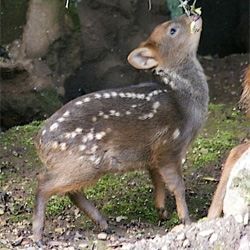 Bristol Zoo's adorable baby pudu weighed only 2 pounds at birth.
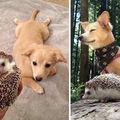 Cei mai buni prieteni: Imagini amuzante cu animale care au crescut împreună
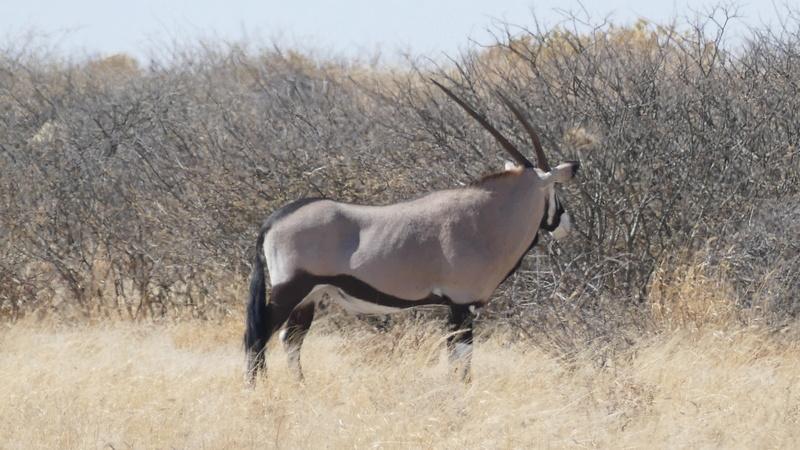 Namibie Août 2016 P1090612
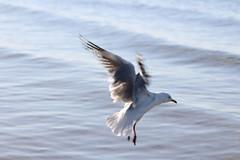 Silver gull in flight (natalia.bird_nerd) Tags: bird birdinflight silvergull gull water ocean portphillipbay morningtonpeninsula blairgowrie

★ ★ ★ ★ ★

▸ **YOUR GOAL**:
Print only the lines from the line that contains "Cei mai buni" to the final line of the data, inclusive. Pictures stay out.

▸ **RESULT OF THIS TASK**:
 Cei mai buni prieteni: Imagini amuzante cu animale care au crescut împreună
 Namibie Août 2016 P1090612
 Silver gull in flight (natalia.bird_nerd) Tags: bird birdinflight silvergull gull water ocean portphillipbay morningtonpeninsula blairgowrie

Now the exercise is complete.